Insurers’ CEOs face new checks on pay

Chief executives of US mutual insurers could have their pay set by independent directors if proposals agreed by the Massachusetts senate are adopted nationwide.

Mutually structured companies, which are member-owned and tend to be state-regulated, have until now escaped the “shareholder spring” that has focused attention on executive pay at public companies.

    However, the revelation that Edmund Kelly, former chief executive of Boston-based Liberty Mutual, took home $200m in pay over four years has triggered a public backlash that has been seized on by politicians.

    State senators backed an amendment to the Massachusetts budget that would require mutual insurers to establish compensation committees made up exclusively of independent directors and “determine and approve the chief executive’s compensation level”.

    The amendment could become law as early as this week, when representatives of the upper and lower chambers of the legislature meet to reconcile budget proposals.

    The pay issue was highlighted by Brian A Joyce, a Democratic state senator who worked for the insurer Boston Mutual before entering politics.

    “The payments to the former chief executive of Liberty Mutual were truly outrageous but, under our state’s current requirements, one would have to be a forensic accountant to decipher the pay of top executives at mutual companies,” Mr Joyce told the Financial Times.

    “Just as shareholders, who are in fact the owners of a stock company, have the right to information on the compensation paid to top executives, so mutual policyholders, as owners of a mutual company, have the right to clear disclosure.”

    The pay awards to Mr Kelly came while state and city governments agreed almost $50m in tax breaks as an incentive for Liberty Mutual to keep its headquarters in Boston.

    The company has said his pay was inflated in his last years in the chief’s post because he cashed in “phantom stock options”, used by mutually structured companies as a form of performance incentive, that he had accumulated over almost 20 years.

    Mutual insurers, which manage $840bn in assets according to the University of Wisconsin Center for Co-operatives, are required to disclose the total salaries of top executives to state regulators.
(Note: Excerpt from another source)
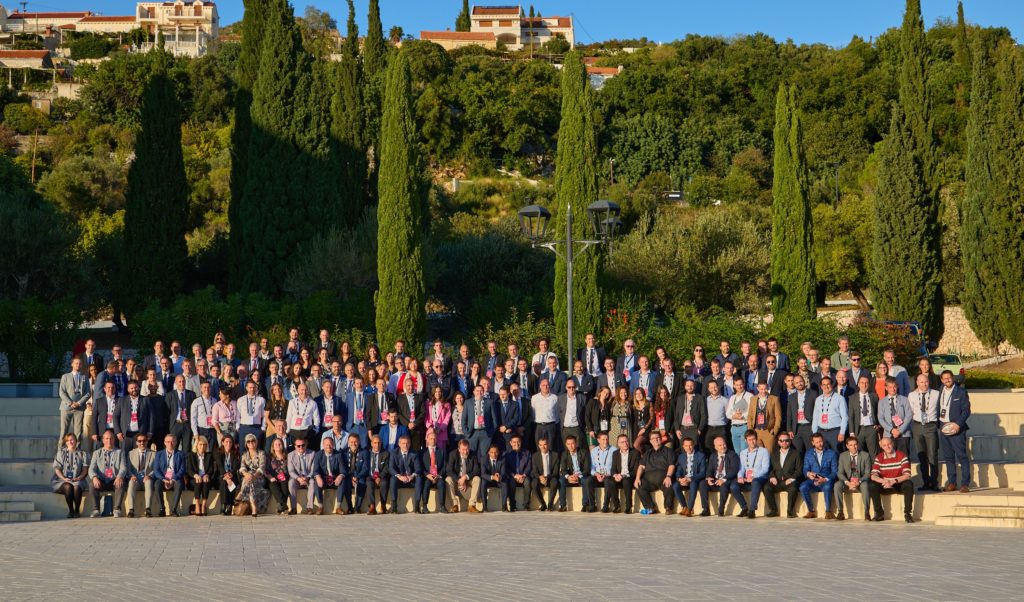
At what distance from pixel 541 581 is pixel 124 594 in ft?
10.5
Individual state insurance commissions choose how to use such information.

    The Massachusetts amendments would also require companies to “conspicuously publish disclosure in a format readily accessible to members”, rather than simply reporting pay awards to commissioners.

    The National Association of Mutual Insurance Companies said it was monitoring the situation closely, while lobbyists have been seeking to persuade members of the Massachusetts lower house to block the senate proposals.

    Mr Joyce said he was contacted by 13 different lobbyists last week before the senate vote.

    Separately, Congressman Barney Frank introduced legislation in Congress on Wednesday that would prevent executives at financial companies taking out insurance policies that would protect them from a pay clawback or civil penalty when their actions harm their companies.